Work out how many lines in the entries below include the word "shop", and give only that figure.

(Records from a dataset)
########
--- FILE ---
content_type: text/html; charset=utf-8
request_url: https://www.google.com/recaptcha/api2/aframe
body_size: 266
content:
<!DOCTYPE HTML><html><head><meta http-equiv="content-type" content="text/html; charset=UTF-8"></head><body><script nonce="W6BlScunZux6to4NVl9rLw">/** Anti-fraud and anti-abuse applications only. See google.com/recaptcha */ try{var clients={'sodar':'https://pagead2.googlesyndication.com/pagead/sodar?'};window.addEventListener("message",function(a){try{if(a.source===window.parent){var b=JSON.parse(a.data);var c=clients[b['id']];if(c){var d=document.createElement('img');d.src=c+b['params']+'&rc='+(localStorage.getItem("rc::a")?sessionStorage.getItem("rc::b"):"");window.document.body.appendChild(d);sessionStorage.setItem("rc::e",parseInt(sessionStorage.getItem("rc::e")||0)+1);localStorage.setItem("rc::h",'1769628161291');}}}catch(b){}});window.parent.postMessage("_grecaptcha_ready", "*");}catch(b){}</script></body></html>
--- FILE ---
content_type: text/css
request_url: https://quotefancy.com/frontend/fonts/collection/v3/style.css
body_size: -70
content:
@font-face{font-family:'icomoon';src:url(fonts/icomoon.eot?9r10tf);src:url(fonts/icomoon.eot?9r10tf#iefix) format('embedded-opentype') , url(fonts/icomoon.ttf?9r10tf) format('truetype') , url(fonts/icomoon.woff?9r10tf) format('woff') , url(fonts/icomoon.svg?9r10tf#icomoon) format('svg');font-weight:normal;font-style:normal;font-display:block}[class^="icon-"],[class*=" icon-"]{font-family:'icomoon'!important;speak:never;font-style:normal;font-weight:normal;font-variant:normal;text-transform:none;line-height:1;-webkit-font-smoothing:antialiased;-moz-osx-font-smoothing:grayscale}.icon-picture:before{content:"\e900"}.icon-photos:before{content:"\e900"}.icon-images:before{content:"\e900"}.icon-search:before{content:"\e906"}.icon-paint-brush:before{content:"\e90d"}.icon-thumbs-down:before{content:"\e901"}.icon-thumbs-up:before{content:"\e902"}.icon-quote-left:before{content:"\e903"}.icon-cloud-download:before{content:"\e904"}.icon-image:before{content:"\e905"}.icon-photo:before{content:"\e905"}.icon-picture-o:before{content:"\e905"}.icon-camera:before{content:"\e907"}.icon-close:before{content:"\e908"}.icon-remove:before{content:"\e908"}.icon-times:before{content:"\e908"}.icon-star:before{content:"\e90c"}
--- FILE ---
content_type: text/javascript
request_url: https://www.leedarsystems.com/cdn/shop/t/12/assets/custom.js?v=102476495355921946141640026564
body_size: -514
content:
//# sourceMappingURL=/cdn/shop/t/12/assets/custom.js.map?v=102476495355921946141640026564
########
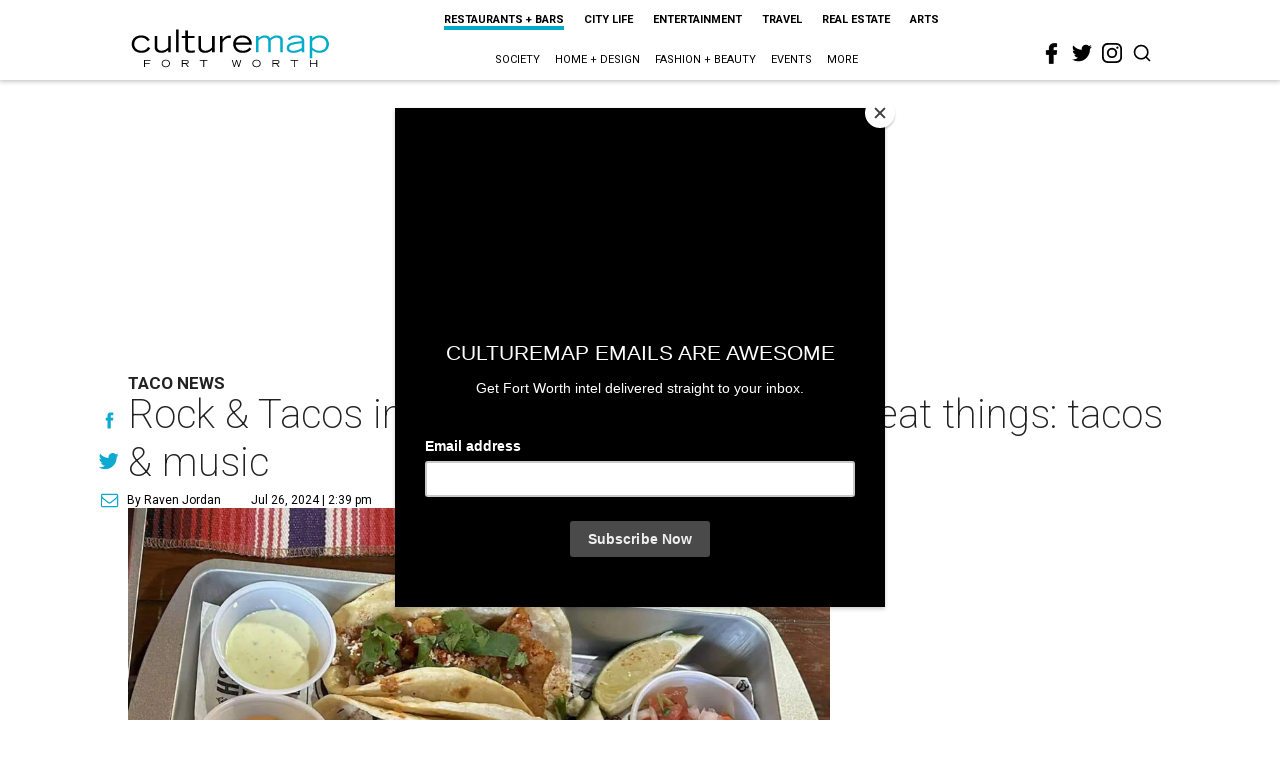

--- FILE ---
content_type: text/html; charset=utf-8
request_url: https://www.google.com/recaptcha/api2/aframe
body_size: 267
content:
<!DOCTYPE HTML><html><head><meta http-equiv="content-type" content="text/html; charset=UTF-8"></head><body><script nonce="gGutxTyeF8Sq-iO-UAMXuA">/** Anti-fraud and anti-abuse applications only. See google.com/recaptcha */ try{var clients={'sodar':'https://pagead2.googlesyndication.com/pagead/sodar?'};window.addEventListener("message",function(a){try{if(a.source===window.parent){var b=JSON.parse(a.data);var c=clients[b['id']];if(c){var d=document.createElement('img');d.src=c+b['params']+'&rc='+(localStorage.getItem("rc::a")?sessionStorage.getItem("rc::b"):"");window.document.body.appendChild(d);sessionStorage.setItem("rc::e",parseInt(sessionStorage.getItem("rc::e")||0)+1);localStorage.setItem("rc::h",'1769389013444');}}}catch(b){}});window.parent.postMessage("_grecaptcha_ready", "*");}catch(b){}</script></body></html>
########
(Reply)
2